Data were missing from 1 participant for behavior change plans and 1 participant for affective risk perceptions.
Data were missing from 1 participant for affective risk perceptions
Data were missing from 1 participant for behavior change plans and 3 participants for intentions
Data were missing from 1 participant for deliberative risk perceptions.
Significant main effect with Anger > Fear, Neutral
Significant main effect with SA > NA
Significant main effect with Fear > Anger
Health behavior change plans
There was no main effect of self-affirmation condition (B = 0.06, p = .692), anger (B = 0.03, p = .852), or fear (B = −0.02, p = .902). There was a significant interaction between anger and self-affirmation conditions (B = 0.62, p = .048; Figure 1 Bottom Panel), such that self-affirmation did not influence behavior change plans among neutral participants (B =.270, p =.139), but the negative association in the anger condition approached significance (B = −.47, p = .069). Moreover, in the no-affirmation condition, anger resulted in more specific behavior change plans than did neutral emotion (B = .43, p = .039), an effect not observed in the self-affirmation condition (B = −.28, p = .216).

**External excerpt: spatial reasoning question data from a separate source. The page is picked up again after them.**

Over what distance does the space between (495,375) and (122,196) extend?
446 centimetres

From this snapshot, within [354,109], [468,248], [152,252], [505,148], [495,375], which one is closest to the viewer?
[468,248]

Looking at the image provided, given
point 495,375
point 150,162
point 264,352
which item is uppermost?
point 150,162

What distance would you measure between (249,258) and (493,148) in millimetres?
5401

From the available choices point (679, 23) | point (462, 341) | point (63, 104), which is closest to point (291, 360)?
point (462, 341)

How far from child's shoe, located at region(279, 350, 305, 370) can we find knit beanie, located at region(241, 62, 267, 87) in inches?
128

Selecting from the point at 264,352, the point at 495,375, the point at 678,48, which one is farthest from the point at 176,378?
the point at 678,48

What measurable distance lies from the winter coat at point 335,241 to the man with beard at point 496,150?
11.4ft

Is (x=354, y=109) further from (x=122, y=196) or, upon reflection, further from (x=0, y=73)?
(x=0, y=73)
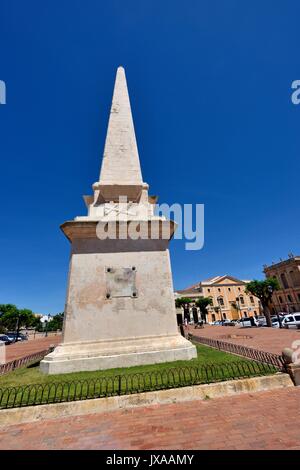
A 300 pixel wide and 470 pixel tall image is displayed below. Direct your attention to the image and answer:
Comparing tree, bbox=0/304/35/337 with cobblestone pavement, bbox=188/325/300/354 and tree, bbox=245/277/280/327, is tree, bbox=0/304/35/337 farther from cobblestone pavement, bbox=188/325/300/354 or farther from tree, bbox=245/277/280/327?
cobblestone pavement, bbox=188/325/300/354

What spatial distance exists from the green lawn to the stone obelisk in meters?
0.49

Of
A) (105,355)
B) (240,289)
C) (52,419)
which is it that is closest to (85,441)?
(52,419)

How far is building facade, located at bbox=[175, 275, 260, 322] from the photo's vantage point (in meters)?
73.9

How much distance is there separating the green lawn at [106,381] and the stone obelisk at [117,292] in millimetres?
490

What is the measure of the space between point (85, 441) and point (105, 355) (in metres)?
3.64

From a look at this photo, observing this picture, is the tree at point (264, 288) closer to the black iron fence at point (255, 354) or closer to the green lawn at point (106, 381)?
the black iron fence at point (255, 354)

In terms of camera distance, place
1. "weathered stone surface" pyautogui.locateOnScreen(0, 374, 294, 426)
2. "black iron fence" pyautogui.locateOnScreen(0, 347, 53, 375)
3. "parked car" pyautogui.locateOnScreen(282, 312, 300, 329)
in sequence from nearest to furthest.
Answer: "weathered stone surface" pyautogui.locateOnScreen(0, 374, 294, 426) < "black iron fence" pyautogui.locateOnScreen(0, 347, 53, 375) < "parked car" pyautogui.locateOnScreen(282, 312, 300, 329)

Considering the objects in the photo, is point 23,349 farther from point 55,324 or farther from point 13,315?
point 55,324

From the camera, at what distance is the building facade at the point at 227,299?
73.9 m

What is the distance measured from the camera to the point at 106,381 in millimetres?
5258

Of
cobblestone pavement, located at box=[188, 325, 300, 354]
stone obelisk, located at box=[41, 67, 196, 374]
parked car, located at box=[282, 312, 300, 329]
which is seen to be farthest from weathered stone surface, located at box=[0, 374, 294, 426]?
parked car, located at box=[282, 312, 300, 329]

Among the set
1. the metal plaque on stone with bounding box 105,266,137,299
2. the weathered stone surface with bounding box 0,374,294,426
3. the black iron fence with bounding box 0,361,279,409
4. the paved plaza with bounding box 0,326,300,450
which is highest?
the metal plaque on stone with bounding box 105,266,137,299

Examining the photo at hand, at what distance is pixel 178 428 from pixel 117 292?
193 inches

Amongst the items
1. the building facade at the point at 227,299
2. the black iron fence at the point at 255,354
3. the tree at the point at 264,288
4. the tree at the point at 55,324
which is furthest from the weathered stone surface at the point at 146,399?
the tree at the point at 55,324
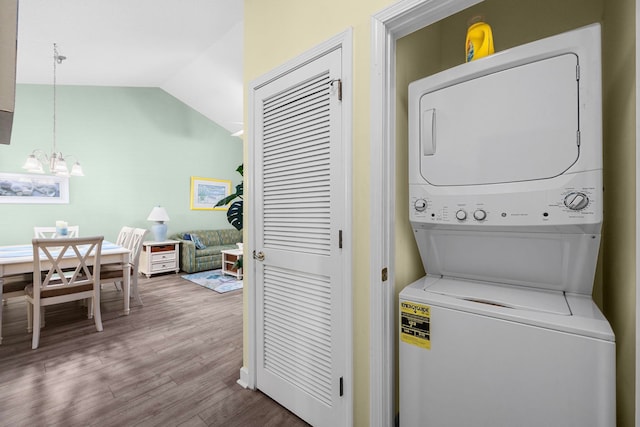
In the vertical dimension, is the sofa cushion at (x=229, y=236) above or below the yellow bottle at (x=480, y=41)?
Result: below

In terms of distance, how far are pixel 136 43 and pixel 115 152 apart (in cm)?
225

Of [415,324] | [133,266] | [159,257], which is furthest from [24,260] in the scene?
[415,324]

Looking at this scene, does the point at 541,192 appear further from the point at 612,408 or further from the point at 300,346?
the point at 300,346

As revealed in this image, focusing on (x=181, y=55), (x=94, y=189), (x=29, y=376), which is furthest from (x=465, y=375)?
(x=94, y=189)

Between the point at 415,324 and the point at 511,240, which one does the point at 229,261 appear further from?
the point at 511,240

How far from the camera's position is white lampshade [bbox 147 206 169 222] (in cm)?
515

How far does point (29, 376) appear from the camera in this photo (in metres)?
2.07

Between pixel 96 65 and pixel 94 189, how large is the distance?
1944 mm

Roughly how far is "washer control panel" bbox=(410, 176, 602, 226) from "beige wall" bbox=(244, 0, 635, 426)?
0.12 m

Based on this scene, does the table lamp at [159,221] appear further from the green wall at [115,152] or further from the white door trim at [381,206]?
the white door trim at [381,206]

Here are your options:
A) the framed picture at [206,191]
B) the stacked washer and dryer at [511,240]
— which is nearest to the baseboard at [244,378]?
the stacked washer and dryer at [511,240]

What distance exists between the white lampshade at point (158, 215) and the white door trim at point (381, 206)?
4.98m

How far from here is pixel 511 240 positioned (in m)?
1.21

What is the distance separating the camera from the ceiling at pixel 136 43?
2.75 meters
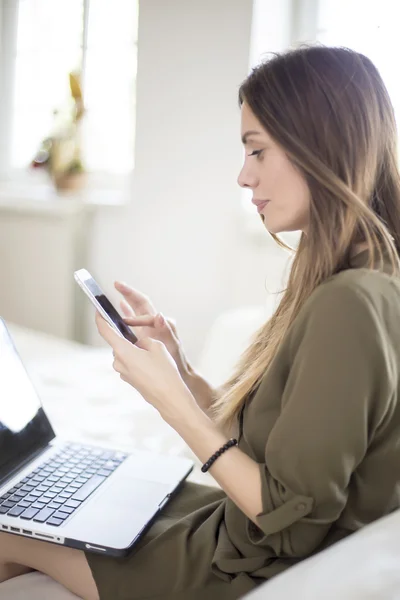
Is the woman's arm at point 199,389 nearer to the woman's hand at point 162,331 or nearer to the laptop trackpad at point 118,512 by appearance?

The interaction between fear and self-affirmation conditions was not significant (B = −.13, p = .731).”
Risk perceptions and intentions
Planned comparisons indicated that angry participants had greater deliberative risk perceptions than fearful participants, F(1,434) = 5.06, p = .025, and neutral participants, F(1,434) = 6.49, p = .011. No other significant effects of emotion or self-affirmation conditions were observed (see Table S2).
Self-affirmation ratings of essay content
Analyses examined whether emotion condition influenced the self-affirmation process itself, rather than modifying the effect of self-affirmation inductions. Self-affirmed participants wrote a mean of 77.74 words (SD=80.56). Across all participants, individuals in the self-affirmation condition wrote essays rated as more self-affirming than those in the no-affirmation condition (β = .41, p < .001, d =0.93), confirming the fidelity of the induction. The interaction between self-affirmation condition and emotion condition on essay word count was not significant, F(1, 442) = 0.39, p = .678. Tukey’s test indicated that neutral emotion participants’ essay word counts did not differ significantly from angry (p=.455) participants. Moreover, fearful participants’ word counts did not differ significantly from angry (p=.752) or neutral (p=.145) participants’ essay counts.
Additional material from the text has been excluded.